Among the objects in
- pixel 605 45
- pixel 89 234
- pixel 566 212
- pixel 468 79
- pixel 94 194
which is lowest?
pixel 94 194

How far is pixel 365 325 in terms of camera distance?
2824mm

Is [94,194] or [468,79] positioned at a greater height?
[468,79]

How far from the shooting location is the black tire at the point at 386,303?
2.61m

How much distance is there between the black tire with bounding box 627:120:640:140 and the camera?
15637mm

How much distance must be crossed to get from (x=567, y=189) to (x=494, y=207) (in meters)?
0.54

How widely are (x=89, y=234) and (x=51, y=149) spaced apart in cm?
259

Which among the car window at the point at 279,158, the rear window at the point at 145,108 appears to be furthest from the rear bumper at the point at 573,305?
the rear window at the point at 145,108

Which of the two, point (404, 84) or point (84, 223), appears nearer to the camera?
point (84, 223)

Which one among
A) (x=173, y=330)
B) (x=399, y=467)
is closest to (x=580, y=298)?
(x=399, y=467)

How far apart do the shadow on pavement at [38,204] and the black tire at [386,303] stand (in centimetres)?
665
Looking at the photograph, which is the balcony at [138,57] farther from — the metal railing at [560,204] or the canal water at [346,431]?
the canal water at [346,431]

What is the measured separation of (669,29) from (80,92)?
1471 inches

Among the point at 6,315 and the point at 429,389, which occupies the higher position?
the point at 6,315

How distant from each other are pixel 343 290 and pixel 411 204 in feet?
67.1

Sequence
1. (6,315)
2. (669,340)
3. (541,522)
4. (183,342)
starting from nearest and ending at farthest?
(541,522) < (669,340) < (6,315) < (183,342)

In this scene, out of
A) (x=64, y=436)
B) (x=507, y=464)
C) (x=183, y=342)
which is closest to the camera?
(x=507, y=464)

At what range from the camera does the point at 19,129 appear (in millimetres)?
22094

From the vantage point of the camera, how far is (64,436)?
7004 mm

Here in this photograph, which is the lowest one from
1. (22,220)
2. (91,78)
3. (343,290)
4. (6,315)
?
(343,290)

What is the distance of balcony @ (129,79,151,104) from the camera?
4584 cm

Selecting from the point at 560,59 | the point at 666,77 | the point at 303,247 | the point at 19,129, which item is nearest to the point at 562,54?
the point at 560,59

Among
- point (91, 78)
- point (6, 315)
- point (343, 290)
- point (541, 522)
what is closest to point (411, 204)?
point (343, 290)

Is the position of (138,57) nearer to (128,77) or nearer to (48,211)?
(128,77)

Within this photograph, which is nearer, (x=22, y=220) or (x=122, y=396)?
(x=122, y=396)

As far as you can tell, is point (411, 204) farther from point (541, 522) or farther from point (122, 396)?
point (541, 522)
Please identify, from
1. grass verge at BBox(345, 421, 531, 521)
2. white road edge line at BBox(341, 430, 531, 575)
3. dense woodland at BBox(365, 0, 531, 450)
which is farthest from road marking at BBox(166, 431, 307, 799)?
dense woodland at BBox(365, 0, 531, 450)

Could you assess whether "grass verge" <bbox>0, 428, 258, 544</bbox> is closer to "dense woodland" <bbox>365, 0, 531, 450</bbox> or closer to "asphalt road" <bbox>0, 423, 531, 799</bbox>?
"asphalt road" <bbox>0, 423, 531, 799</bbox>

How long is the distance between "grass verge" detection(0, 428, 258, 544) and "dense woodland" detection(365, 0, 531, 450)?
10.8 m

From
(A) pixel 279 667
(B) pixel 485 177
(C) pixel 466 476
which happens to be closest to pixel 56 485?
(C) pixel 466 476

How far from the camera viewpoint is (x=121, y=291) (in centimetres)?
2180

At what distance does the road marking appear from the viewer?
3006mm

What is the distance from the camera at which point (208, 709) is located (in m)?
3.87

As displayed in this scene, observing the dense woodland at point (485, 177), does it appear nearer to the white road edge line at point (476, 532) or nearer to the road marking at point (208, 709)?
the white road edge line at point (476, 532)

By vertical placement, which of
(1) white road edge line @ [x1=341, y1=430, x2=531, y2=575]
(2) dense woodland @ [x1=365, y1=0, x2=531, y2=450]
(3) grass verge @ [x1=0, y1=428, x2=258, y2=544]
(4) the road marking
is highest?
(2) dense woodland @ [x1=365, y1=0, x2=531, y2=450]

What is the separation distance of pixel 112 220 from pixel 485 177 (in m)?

What to work on – Put the lines of the records into a numbered list with blank lines left out, starting at the line that contains "How long is" and ending at the last line of the records.

Result for this task –
1. How long is the distance between "grass verge" detection(0, 428, 258, 544) and "dense woodland" detection(365, 0, 531, 450)?
2. 10.8 m
3. From
4. (A) pixel 279 667
5. (B) pixel 485 177
6. (C) pixel 466 476
7. which happens to be closest to pixel 56 485?
8. (C) pixel 466 476
9. How far from the camera viewpoint is (x=121, y=291) (in centimetres)?
10. 2180
11. At what distance does the road marking appear from the viewer?
12. 3006mm
13. What is the distance from the camera at which point (208, 709) is located (in m)?
14. 3.87
15. As displayed in this scene, observing the dense woodland at point (485, 177), does it appear nearer to the white road edge line at point (476, 532) or nearer to the road marking at point (208, 709)?
16. the white road edge line at point (476, 532)
17. By vertical placement, which of
18. (1) white road edge line @ [x1=341, y1=430, x2=531, y2=575]
19. (2) dense woodland @ [x1=365, y1=0, x2=531, y2=450]
20. (3) grass verge @ [x1=0, y1=428, x2=258, y2=544]
21. (4) the road marking
22. is highest?
23. (2) dense woodland @ [x1=365, y1=0, x2=531, y2=450]
24. What is the separation distance of pixel 112 220 from pixel 485 177 (in m)?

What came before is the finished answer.